As can be clearly derived from the above it is possible to differentially analyze the basal behavior in rodents and to evaluate behavioral effects induced by different pharmacological treatments under stress-reduced conditions using the mHB test. Behaviors such as anxiety, exploration, and locomotor activity can be dissociated and investigated by thorough monitoring and analysis of behavioral parameters obtained in this behavioral test. Hence, the mHB represents a significant improvement over the prior art, which requires a whole battery of separate tests. The finding that even subtle differentiation of behavioral profiles may be determined by a single simple test is surprising and contrary to the conventional teaching.

The mHB thus provides a simple and expedient screening tool suitable for high throughput screening.

Finally, due to its stress-reduced characteristic by avoiding social separation, the mHB test enables the investigator to evaluate subtle behavioral modulations such as mild changes in anxiety-related behavior or changes in the exploratory motivation.

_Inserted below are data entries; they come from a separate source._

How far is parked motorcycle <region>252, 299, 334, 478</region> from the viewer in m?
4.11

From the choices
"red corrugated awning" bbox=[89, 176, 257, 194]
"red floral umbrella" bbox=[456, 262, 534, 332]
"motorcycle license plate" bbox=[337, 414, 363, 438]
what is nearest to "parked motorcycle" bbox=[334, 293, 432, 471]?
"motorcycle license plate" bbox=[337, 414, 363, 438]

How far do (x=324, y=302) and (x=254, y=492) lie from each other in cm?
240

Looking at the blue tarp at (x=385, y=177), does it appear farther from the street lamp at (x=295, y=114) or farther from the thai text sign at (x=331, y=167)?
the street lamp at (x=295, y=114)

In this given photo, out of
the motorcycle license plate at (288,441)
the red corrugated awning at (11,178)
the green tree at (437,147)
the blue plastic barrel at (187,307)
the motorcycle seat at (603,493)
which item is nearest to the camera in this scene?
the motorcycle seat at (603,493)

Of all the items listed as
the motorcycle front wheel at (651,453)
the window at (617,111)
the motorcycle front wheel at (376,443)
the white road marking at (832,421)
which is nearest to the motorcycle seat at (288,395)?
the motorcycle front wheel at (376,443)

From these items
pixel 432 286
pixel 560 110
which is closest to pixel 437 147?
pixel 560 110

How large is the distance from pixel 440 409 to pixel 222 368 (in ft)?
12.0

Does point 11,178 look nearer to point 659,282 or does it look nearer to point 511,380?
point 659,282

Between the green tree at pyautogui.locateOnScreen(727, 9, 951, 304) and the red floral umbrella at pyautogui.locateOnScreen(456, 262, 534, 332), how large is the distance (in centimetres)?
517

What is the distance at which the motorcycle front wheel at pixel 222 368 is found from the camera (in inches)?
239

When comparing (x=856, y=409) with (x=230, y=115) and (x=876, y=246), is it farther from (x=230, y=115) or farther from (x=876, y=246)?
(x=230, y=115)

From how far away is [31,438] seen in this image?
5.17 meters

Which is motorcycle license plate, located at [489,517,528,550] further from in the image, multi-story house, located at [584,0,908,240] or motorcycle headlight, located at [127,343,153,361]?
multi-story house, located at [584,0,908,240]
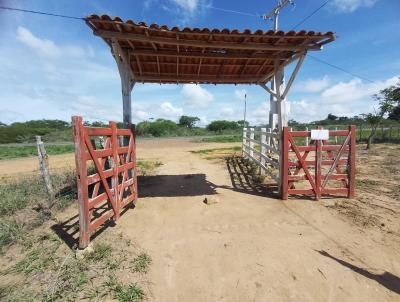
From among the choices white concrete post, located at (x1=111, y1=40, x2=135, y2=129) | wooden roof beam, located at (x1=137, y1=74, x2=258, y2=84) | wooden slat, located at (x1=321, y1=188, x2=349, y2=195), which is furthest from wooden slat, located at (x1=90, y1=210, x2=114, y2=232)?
wooden roof beam, located at (x1=137, y1=74, x2=258, y2=84)

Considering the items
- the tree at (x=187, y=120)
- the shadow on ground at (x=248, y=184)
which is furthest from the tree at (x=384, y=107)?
the tree at (x=187, y=120)

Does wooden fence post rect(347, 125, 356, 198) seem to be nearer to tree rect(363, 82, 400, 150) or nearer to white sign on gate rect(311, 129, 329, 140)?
white sign on gate rect(311, 129, 329, 140)

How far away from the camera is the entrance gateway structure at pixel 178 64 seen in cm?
451

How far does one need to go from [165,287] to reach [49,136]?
49760 mm

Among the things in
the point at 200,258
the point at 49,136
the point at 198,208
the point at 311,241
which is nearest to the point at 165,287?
the point at 200,258

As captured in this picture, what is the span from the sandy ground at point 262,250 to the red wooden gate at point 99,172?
18.8 inches

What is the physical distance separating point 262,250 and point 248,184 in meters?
4.12

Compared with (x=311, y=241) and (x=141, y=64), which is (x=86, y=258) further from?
(x=141, y=64)

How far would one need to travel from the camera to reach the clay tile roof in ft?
16.3

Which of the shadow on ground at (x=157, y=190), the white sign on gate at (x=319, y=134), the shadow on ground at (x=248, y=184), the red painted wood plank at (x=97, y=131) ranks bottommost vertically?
the shadow on ground at (x=157, y=190)

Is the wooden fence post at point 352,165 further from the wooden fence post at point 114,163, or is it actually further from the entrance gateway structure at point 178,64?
the wooden fence post at point 114,163

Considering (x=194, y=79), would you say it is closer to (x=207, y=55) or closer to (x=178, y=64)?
(x=178, y=64)

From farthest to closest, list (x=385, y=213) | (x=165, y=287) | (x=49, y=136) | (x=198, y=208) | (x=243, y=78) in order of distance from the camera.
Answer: (x=49, y=136) → (x=243, y=78) → (x=198, y=208) → (x=385, y=213) → (x=165, y=287)

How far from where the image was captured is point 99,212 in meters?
5.50
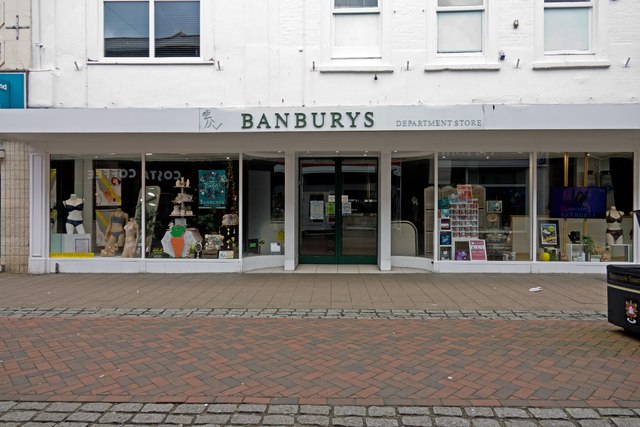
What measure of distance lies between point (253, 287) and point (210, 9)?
19.2 feet

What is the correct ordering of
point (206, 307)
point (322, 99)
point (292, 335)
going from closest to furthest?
point (292, 335), point (206, 307), point (322, 99)

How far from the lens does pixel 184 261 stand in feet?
33.9

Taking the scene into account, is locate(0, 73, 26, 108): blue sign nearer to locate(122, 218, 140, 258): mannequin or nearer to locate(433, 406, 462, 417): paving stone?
locate(122, 218, 140, 258): mannequin

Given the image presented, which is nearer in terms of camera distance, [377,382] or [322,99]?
[377,382]

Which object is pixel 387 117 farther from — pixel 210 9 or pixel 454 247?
pixel 210 9

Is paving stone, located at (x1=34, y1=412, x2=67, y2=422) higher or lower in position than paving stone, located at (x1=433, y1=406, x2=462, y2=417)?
lower

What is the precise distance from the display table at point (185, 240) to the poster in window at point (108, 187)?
4.51 ft

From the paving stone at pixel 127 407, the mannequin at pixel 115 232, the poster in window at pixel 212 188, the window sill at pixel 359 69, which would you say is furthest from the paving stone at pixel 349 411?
the mannequin at pixel 115 232

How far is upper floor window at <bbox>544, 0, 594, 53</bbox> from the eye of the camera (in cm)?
980

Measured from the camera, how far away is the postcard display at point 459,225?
10547 mm

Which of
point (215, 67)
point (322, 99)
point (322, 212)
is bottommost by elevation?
point (322, 212)

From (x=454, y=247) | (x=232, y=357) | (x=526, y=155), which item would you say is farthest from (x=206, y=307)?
(x=526, y=155)

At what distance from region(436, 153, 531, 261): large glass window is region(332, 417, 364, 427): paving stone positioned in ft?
23.9

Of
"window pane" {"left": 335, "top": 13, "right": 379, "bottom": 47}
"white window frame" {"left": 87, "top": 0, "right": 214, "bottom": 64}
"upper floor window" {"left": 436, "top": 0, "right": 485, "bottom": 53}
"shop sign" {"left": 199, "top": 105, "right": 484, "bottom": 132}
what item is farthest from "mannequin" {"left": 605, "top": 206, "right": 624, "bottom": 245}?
"white window frame" {"left": 87, "top": 0, "right": 214, "bottom": 64}
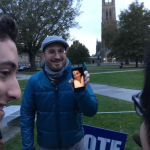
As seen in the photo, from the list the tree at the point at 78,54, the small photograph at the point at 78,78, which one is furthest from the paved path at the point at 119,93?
the tree at the point at 78,54

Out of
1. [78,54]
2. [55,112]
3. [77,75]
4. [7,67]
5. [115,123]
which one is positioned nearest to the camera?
[7,67]

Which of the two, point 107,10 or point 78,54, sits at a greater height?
point 107,10

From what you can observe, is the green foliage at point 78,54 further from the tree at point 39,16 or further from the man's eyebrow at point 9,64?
the man's eyebrow at point 9,64

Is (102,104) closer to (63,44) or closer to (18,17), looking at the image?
(63,44)

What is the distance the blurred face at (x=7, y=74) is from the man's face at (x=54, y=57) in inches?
41.0

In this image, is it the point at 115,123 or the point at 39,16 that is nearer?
the point at 115,123

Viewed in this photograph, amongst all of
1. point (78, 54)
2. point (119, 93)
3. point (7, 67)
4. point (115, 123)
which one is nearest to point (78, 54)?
point (78, 54)

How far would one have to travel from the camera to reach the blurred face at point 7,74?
97 cm

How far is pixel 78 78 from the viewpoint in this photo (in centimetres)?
178

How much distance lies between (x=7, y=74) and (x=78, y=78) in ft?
2.89

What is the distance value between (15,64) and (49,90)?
1.00 metres

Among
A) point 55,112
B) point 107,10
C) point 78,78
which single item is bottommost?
point 55,112

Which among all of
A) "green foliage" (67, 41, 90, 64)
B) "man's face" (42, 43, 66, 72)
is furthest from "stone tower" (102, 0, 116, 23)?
"man's face" (42, 43, 66, 72)

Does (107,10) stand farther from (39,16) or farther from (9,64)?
(9,64)
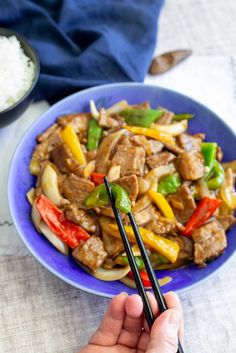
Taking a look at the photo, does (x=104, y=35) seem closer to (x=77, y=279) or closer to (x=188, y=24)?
(x=188, y=24)

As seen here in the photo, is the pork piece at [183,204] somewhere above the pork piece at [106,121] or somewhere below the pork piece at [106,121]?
below

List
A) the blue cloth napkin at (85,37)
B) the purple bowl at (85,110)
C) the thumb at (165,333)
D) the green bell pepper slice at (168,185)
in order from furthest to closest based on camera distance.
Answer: the blue cloth napkin at (85,37) < the green bell pepper slice at (168,185) < the purple bowl at (85,110) < the thumb at (165,333)

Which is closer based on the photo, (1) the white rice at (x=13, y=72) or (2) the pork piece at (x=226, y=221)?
(2) the pork piece at (x=226, y=221)

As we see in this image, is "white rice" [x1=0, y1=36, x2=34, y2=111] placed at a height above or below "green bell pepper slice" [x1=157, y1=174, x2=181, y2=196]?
above

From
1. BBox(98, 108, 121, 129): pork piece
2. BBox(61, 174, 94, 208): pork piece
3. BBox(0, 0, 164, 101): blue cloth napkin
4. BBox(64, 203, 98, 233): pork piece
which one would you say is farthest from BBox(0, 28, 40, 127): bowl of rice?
BBox(64, 203, 98, 233): pork piece

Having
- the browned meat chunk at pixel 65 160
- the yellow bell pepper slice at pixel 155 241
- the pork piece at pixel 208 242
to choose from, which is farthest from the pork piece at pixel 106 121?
the pork piece at pixel 208 242

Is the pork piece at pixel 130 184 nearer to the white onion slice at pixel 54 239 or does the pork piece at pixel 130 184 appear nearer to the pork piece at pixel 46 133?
the white onion slice at pixel 54 239

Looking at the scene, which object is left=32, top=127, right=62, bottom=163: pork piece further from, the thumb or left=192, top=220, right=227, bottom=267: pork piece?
the thumb
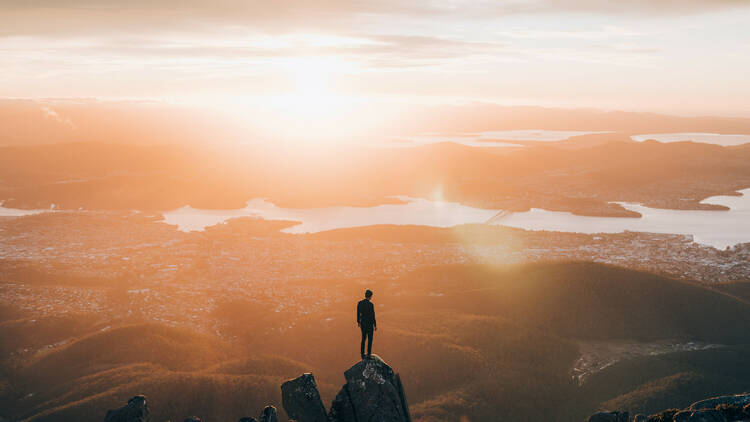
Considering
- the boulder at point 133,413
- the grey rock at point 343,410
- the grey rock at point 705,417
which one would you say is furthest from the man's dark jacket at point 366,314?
the grey rock at point 705,417

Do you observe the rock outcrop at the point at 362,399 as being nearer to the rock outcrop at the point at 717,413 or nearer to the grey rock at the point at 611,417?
the grey rock at the point at 611,417

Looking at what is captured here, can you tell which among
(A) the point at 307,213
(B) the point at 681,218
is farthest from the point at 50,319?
(B) the point at 681,218

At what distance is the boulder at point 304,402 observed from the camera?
54.4ft

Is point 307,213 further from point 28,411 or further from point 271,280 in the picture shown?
point 28,411

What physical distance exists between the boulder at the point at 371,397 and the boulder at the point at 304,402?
2.17ft

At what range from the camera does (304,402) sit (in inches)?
662

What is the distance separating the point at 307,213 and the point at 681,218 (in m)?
85.4

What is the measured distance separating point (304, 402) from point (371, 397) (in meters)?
2.76

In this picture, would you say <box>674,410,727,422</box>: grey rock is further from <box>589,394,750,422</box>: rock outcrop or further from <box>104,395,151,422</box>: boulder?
<box>104,395,151,422</box>: boulder

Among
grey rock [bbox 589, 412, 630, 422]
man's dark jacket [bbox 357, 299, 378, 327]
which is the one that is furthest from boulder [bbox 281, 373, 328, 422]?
grey rock [bbox 589, 412, 630, 422]

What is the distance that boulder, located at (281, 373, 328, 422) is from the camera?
54.4 ft

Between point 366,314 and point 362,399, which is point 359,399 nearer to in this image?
point 362,399

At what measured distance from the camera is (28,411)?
3008 centimetres

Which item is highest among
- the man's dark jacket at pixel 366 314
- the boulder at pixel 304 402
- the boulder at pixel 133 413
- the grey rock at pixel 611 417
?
the man's dark jacket at pixel 366 314
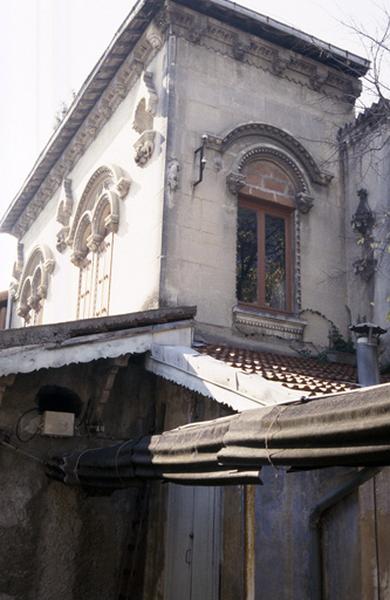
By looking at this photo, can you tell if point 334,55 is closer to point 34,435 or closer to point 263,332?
point 263,332

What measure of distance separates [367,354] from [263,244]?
334cm

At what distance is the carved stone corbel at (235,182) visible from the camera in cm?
1161

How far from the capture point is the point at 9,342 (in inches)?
317

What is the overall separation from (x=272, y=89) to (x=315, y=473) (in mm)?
7714

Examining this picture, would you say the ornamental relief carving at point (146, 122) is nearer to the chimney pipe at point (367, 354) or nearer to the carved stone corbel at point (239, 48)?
the carved stone corbel at point (239, 48)

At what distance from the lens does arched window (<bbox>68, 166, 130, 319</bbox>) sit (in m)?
12.7

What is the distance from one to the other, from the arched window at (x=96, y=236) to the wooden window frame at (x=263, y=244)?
2272 mm

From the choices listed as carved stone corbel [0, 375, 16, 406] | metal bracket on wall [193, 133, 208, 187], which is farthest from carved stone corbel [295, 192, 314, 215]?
carved stone corbel [0, 375, 16, 406]

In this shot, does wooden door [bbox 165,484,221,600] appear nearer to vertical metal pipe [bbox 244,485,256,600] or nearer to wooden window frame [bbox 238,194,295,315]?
vertical metal pipe [bbox 244,485,256,600]

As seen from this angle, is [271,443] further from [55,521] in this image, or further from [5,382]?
[55,521]

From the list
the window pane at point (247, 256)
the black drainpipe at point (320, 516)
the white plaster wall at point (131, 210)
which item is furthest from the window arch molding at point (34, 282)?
the black drainpipe at point (320, 516)

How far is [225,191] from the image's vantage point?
11.6 meters

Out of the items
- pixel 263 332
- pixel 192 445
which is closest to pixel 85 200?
pixel 263 332

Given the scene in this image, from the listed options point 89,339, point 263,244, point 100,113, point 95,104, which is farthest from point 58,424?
point 95,104
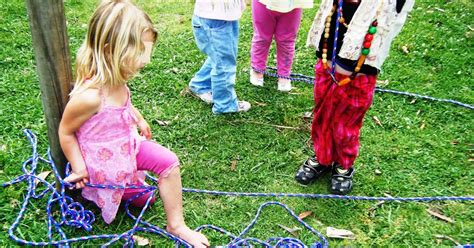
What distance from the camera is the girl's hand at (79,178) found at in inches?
96.5

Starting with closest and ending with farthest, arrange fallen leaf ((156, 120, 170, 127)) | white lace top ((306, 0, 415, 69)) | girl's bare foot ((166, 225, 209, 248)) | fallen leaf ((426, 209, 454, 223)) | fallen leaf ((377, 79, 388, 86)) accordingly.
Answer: white lace top ((306, 0, 415, 69)) → girl's bare foot ((166, 225, 209, 248)) → fallen leaf ((426, 209, 454, 223)) → fallen leaf ((156, 120, 170, 127)) → fallen leaf ((377, 79, 388, 86))

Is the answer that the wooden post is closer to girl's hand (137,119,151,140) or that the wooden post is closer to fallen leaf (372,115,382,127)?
girl's hand (137,119,151,140)

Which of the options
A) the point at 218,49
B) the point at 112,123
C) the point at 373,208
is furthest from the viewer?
the point at 218,49

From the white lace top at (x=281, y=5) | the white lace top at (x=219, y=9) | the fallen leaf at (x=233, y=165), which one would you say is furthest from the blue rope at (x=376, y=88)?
the fallen leaf at (x=233, y=165)

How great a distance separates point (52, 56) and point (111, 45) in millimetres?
286

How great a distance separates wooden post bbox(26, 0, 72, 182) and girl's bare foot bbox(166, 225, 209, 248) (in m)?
0.73

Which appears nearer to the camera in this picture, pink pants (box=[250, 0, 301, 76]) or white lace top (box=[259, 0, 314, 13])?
white lace top (box=[259, 0, 314, 13])

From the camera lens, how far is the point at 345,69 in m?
2.69

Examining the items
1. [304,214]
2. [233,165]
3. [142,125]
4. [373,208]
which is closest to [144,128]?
[142,125]

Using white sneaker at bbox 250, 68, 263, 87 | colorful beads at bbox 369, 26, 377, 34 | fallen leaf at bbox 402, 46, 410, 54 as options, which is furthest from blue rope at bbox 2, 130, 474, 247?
fallen leaf at bbox 402, 46, 410, 54

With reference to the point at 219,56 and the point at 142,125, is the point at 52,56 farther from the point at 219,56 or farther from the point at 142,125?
the point at 219,56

Thus, the mHB represents an effective tool for high throughput-screening for potential therapeutic agents in preclinical research and for the assessment of genetically induced behavioral effects in particular laboratory animal strains. It is simple and cost-efficient and moreover, the number of laboratory animals needed may be significantly reduced, combining for the first time avoidance of stress due to social partition. It still allows the clear differentiation between the individual behavioral parameters in a single experimental setting, as opposed to conventional paradigms. Thus, for example in the open field paradigm, the locomotor activity cannot be clearly dissociated from exploration. Moreover the test arrangement and experimental procedures employing the mHB of the invention can also be used for motoric tests or habituation tests, as well as for memory and learning, e.g. by assessing visual and olfactorial discrimination in small laboratory animals, for example by the introduction of food into the hole compartment.